Mary Baker Eddy, the Discoverer and Founder of Christian Science, was faced many times with a choice between God and mammon. But valiantly and with unfaltering trust in God, good, she withstood the temptations and gave to the world the religion of Christian Science, the Comforter which Christ Jesus promised would surely come and would abide with us forever.
To each one of us temptations come in many guises to serve Baal: to believe in the reality and power of sin, sickness, and death; to be afraid, to be jealous, to hate, to bear false witness against ourselves and our neighbor; to accept false values of wealth, popularity, and success. We too may feel that we are in a wilderness of insecurity or suffering or doubt. In the Glossary of "Science and Health with Key to the Scriptures" Mrs. Eddy starts the definition of "wilderness" with the words (p. 597), "Loneliness; doubt; darkness." And then she adds these comforting words of spiritual import: "Spontaneity of thought and idea; the vestibule in which a material sense of things disappears, and spiritual sense unfolds the great facts of existence."
"Choose you this day whom ye will serve." This is the daily, the hourly, challenge to us. Choose you whether to remain in the wilderness of materialism or the promised land of plenty—plenteous health, plenteous supply, plenteous good of every kind. The choice is up to us. And really it is a very simple one. There are not minds many, wills many, ways many. There is actually only one Mind, God; one will, God's will; one way, God's way. Man is the image and likeness of God, the full and perfect expression of God, of divine Mind. There is no halfway expression of God's will; no halfway or limited intelligence; no halfway or limited health; no halfway or limited good. When we truly acknowledge these great truths, healing takes place, for healing is a result of the recognition of the perfection of God and of man as God's child, God's workmanship. "Love's work and Love must fit," one of our hymns tells us (Christian Science Hymnal, No. 51).

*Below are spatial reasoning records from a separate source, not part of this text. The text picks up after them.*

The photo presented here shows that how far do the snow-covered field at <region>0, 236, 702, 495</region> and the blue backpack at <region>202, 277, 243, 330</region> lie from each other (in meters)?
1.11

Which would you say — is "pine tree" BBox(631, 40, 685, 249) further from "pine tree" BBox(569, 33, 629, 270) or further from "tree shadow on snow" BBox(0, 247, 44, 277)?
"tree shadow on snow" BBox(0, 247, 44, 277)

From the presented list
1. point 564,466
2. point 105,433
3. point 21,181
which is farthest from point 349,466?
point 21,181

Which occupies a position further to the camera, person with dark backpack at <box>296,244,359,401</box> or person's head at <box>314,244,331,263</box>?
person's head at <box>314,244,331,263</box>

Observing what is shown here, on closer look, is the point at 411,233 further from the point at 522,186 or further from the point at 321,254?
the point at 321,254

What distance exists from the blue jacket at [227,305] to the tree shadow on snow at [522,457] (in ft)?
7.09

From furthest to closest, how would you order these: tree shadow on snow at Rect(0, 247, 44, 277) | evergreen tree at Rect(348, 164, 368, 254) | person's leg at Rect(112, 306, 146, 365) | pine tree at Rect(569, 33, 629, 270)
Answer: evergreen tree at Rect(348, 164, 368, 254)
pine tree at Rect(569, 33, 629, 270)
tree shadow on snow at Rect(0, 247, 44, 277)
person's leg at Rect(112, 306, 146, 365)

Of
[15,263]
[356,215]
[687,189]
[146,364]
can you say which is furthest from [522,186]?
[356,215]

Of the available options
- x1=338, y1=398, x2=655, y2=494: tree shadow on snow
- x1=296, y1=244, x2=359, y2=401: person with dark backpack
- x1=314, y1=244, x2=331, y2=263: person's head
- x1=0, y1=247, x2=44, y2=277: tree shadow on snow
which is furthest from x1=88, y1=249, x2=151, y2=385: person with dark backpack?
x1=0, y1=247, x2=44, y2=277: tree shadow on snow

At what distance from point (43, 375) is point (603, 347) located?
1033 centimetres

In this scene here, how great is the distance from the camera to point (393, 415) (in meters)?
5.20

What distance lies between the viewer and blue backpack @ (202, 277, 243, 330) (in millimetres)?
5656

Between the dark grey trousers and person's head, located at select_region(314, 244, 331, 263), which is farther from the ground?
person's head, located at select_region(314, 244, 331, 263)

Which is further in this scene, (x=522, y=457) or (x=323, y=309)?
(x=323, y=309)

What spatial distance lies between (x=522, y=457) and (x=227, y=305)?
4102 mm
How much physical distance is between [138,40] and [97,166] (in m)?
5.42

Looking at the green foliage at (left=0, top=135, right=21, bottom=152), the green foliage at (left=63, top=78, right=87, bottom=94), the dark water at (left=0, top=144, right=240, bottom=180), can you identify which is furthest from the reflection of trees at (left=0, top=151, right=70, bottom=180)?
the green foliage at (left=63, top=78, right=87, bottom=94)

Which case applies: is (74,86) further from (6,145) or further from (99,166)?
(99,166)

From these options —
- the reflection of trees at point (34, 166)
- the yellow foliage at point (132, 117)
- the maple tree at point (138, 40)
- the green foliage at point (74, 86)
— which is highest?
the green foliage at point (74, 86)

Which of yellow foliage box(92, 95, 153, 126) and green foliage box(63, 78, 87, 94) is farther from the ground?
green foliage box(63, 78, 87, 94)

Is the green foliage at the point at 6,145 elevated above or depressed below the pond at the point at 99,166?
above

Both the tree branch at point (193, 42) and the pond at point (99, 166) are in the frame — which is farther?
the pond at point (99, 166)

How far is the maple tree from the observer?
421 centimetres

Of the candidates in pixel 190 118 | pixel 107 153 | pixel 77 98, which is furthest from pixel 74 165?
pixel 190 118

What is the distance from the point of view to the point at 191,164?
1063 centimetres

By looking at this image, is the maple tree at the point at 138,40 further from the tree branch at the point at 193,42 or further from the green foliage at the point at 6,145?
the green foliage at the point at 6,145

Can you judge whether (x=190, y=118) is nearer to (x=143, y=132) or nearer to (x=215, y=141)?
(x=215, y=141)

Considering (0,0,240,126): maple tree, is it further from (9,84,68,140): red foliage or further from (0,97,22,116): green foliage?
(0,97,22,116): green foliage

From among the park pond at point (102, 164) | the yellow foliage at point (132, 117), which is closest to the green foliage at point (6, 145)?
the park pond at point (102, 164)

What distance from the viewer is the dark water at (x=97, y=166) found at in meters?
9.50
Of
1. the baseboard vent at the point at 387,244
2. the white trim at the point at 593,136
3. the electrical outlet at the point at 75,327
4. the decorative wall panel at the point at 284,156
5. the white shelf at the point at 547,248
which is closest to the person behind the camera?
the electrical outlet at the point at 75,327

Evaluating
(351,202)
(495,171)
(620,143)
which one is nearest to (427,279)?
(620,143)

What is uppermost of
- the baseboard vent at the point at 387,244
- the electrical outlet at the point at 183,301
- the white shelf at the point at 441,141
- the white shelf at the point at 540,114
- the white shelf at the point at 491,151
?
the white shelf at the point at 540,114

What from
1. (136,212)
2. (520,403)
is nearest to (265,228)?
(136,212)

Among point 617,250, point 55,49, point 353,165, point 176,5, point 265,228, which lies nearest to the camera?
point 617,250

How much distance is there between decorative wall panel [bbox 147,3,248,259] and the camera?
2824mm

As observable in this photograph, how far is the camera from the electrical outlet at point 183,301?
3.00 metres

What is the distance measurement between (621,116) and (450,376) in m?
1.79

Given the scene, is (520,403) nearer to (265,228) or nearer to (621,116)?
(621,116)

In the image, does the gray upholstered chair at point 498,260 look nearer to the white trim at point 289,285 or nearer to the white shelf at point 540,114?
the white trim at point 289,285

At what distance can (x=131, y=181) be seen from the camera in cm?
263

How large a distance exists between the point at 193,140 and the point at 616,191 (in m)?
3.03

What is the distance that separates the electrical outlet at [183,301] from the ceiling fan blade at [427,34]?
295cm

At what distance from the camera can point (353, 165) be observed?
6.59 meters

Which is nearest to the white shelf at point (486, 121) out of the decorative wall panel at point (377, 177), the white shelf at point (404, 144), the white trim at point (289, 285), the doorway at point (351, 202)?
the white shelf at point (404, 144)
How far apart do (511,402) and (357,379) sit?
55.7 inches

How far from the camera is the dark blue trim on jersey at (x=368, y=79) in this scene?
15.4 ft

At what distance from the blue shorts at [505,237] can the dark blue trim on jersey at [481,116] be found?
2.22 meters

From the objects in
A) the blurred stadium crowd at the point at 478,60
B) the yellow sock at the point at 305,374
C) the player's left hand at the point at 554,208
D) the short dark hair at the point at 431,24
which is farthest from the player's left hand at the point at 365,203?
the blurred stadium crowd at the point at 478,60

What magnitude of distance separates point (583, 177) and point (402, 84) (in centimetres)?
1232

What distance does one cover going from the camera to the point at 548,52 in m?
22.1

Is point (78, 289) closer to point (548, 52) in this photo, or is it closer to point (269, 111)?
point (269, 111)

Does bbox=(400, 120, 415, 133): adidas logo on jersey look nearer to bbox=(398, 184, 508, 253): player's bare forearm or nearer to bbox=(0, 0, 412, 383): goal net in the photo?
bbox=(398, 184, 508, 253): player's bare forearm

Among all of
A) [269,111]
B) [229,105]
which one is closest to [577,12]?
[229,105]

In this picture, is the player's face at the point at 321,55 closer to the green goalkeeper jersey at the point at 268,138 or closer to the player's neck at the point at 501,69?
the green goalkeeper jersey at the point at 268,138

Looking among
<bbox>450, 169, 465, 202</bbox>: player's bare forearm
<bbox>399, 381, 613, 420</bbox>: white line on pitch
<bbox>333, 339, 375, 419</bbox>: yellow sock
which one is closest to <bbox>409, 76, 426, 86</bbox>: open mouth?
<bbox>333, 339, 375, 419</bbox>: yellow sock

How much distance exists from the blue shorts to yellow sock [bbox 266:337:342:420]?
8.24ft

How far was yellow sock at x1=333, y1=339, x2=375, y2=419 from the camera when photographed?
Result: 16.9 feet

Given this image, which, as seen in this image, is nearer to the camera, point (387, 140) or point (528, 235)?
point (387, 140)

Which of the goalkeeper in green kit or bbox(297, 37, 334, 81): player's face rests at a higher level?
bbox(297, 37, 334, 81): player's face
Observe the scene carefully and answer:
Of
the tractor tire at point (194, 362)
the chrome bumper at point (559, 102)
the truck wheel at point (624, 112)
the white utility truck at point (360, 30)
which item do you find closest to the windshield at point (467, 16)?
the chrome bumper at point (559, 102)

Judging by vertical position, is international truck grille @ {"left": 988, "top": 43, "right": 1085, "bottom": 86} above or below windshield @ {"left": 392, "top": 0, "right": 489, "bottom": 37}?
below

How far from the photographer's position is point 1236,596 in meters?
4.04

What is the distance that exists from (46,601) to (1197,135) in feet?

The idols of materialism may seem very real. The evidence of the material senses, the diagnoses of material conditions, the propaganda of material ideologies, may shout at us from every side. Then it is that we must choose between God and Baal. There is but one choice—God, good. However loud and alluring the claim of evil may seem to be, however successfully it may seem to fight against Truth, however slyly to ridicule Truth, evil is nevertheless godless. Therefore it is powerless, an utter nonentity, no person, place, or thing, for God is All-in-all. And man, the beloved of God, is never for an instant separated from the power, guidance, and goodness of God.
One of the hymns in the Christian Science Hymnal reads (No. 258):
Oft to every man and nation
Comes the moment to decide,
In the strife of Truth with falsehood,
For the good or evil side.
A great cause, God's new Messiah,
Shows to each the bloom or blight,
So can choice be made by all men
Twixt the darkness and the light.
Thou shall fear the Lord thy God, and serve him, and shalt swear by his name. . . . Ye shall diligently keep the commandments of the Lord your God, and his testimonies, and his statutes, which he hath commanded thee. And thou shalt do that which is right and good in the sight of the Lord: that it may be well with thee, and that thou mayest go in and possess the good land which the Lord sware unto thy fathers, to cast out all thine enemies from before thee, as the Lord hath spoken.—Deuteronomy 6:13, 17-19.